Comparison of action potential dynamic parameters of dorsal root ganglion neurons between control and neuropathic rats. Scatter plots show the distribution of the variables with the median (horizontal line) superimposed in each case. Notes: Asterisks above the graph indicate the significant differences between control and neuropathic animals: *P < 0.05, **P < 0.01; ***P < 0.001. The absence of an asterisk indicates the lack of a statistically significant difference.
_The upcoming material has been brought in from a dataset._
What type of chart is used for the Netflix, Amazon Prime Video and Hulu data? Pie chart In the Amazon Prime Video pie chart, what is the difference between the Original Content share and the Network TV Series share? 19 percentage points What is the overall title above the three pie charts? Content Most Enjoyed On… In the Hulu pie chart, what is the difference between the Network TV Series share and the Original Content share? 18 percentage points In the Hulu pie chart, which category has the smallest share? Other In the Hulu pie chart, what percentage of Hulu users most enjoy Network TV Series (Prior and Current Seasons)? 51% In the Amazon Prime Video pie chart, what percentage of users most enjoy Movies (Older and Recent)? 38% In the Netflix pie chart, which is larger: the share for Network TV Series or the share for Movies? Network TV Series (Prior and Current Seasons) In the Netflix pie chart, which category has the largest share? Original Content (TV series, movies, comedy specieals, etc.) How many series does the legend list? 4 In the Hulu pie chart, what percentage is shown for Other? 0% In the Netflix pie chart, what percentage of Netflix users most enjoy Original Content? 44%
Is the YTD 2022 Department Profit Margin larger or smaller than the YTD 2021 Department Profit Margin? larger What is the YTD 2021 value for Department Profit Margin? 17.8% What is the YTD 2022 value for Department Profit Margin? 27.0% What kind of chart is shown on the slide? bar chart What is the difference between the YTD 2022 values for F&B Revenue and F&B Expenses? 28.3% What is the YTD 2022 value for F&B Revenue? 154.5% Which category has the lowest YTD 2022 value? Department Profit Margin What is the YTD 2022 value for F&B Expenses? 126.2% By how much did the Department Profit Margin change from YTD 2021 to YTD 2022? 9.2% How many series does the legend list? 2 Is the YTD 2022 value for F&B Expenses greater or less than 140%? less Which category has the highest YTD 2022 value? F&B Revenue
Abbreviations: APdB, action potential duration at base; APRT, action potential rise time; APFT, action potential fall time; MRR, maximum AP rising rate; MFR, maximum AP falling rate; HTM, high threshold mechanoreceptor neurons; LTM, low threshold mechanoreceptor neurons; UN, unresponsive neurons.

Figure 4

Comparison of AHP variables of DRG neurons between control and neuropathic rats. Scatter plots show the distribution of the variables with the median (horizontal line) superimposed in each case. Notes: Asterisks above the graph indicate significant differences between control and neuropathic animals: *P < 0.05, **P < 0.01; ***P < 0.001. The absence of an asterisk indicates the lack of a statistically significant difference. Abbreviations: AHPA, afterhyperpolarization amplitude; AHP₅₀, afterhyperpolarization duration to 50% recovery; HTM, high threshold mechanoreceptor neurons; LTM, low threshold mechanoreceptor neurons; UN, unresponsive neurons.

Figure 5

Comparison of dorsal root conduction velocity of dorsal root ganglion neurons between control and neuropathic rats. Scatter plots show the distribution of variables with the median (horizontal line) superimposed in each case. Details are the same as in Figure 2. Notes: Asterisks above the graph indicate the significant difference between control and neuropathic animals: *P < 0.05, **P < 0.01; ***P < 0.001. The absence of an asterisk indicates lack of a statistically significant difference.